Paul Barford said...

Everybody with a computer also has the CCPIA right in front of their nose, a mouse click away. The problem is few wade through it, I'm glad you did.

I wonder though whether you are reading it from the point of what is convenient for the trade (which is Mr Tompa's approach because he's retained by the dealers), and what the law actually says.

So think (in that light) again about the Tanagra figurine and what you'd do to import it legally and without any hassle, despite it being on the Designated List.... That surely answers your first question.




Unknown said...

I'd provide evidence (easy in this example) that the figurine left the source country before the MOU came into force, i.e, documentation under Sec. 307(b)2(B).
However that seems to be quite different from the requirement that you initially stated, namely that
"Documentation has to be provided for these objects to show that the object (a) is not "archaeological or ethnological material of the State Party" (and it is here that the "first found principle" is important)...".
which seems to have no foundation in the act, which is why I asked my first question.

Ross G.

Paul Barford said...

Yes, you see, easy when you try.

The figurine in my example however not only "left the country before the MOU" but was not "first discovered within". So in other words, objects can be on the designated list without that meaning that every single example everywhere in the world is (therefore) "archaeological or ethnological material of the State Party". By virtue of the fact that you have shown that it is not "archaeological or ethnological material of the State Party" you can take it through US customs because your particular example is not covered by the terms of the MOU. The Designated objects list serves thus like a watch list.

Let me stress again, I am talking about the wording of the law, not the convenience of collectors and dealers who might want to buy stuff which has no proper documentation. The latter "might" have problems. But that is a separate issue from ACCG accusations that the law is being ABUSED by US government officials because "they" are "ignoring" the "first found principle".

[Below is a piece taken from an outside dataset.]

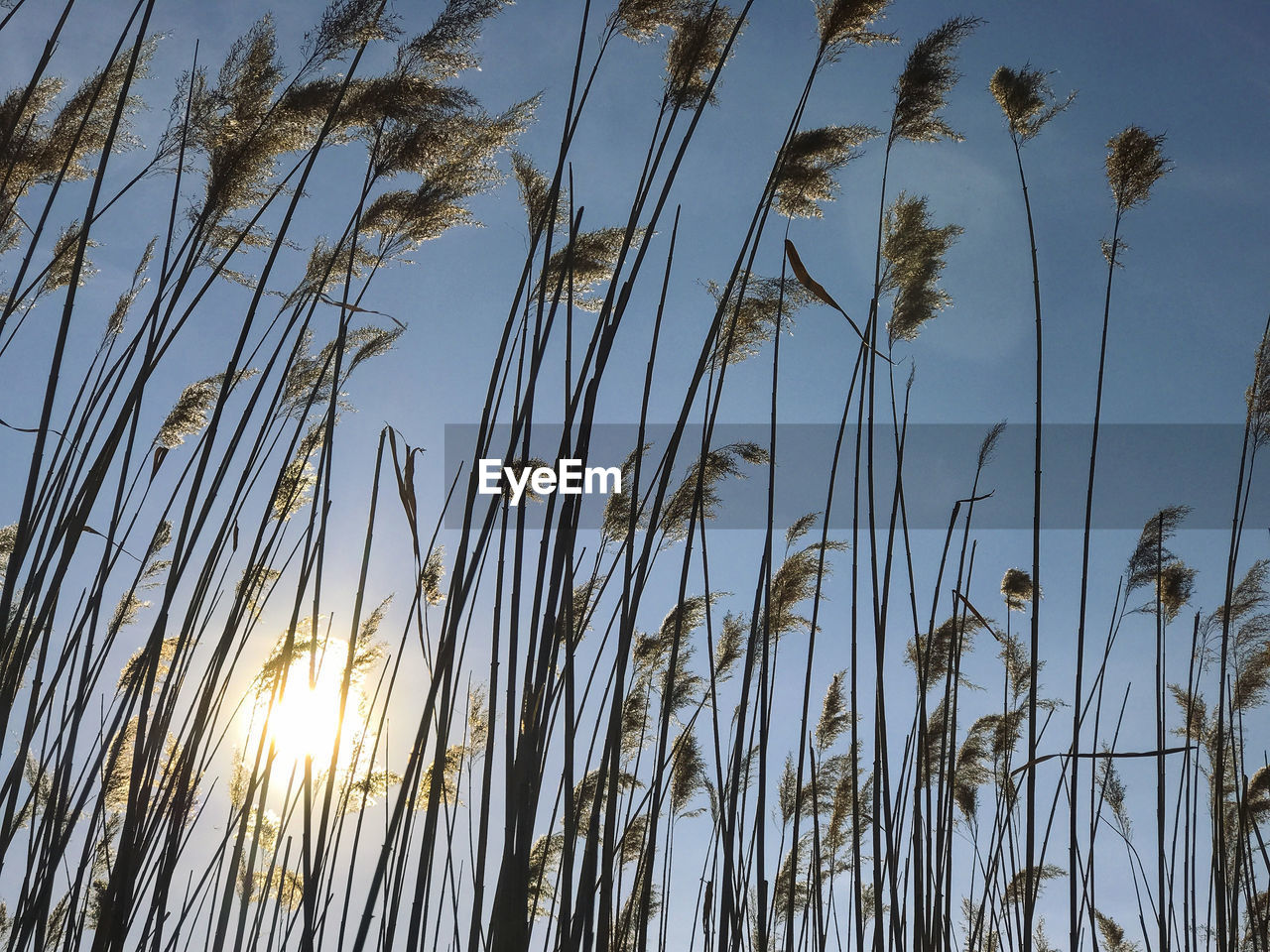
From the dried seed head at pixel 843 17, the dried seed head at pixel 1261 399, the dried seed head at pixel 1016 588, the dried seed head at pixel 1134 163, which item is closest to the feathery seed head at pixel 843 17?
the dried seed head at pixel 843 17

I think you'd have similar problems if you tried to import beef or potatoes into the US which came from a seller who does not have the required paperwork.

Unknown said...

OK, I concede your point (that designated archaeological material has to have been first found in the source country), so that archaeological material first found outside the source country is not subject to the import requirements of the CCPIA.
It is still noticeable though that the act doesn't explicitly mention this possibility, and in particular that the documentation requirements of Sec. 307 don't cover it (because they only cover designated material).
The ACCG of course claimed that Customs should have had to prove that the coins in question had been first found in their source countries.
Logically, that makes some sort of superficial sense, but the courts said that the onus was on the importer to prove the coins were first found somewhere else, (apparently) because otherwise the import restrictions would be virtually unenforceable.

Ross G.

Paul Barford said...

Well, I think if the ACCG turned up at the US border with a shipment of beef or potatoes without the relevant EU health certificates (for example) they'd be told they can't take them into the US, period and no amount of arguing that "US customs should prove the goods are diseased, and if they cannot they should let them in" really would wash. Don't you?

But again, the point is not what is convenient for the dealers which is in question here, it is what the law says and how the ACCG are twisting it around to suit them.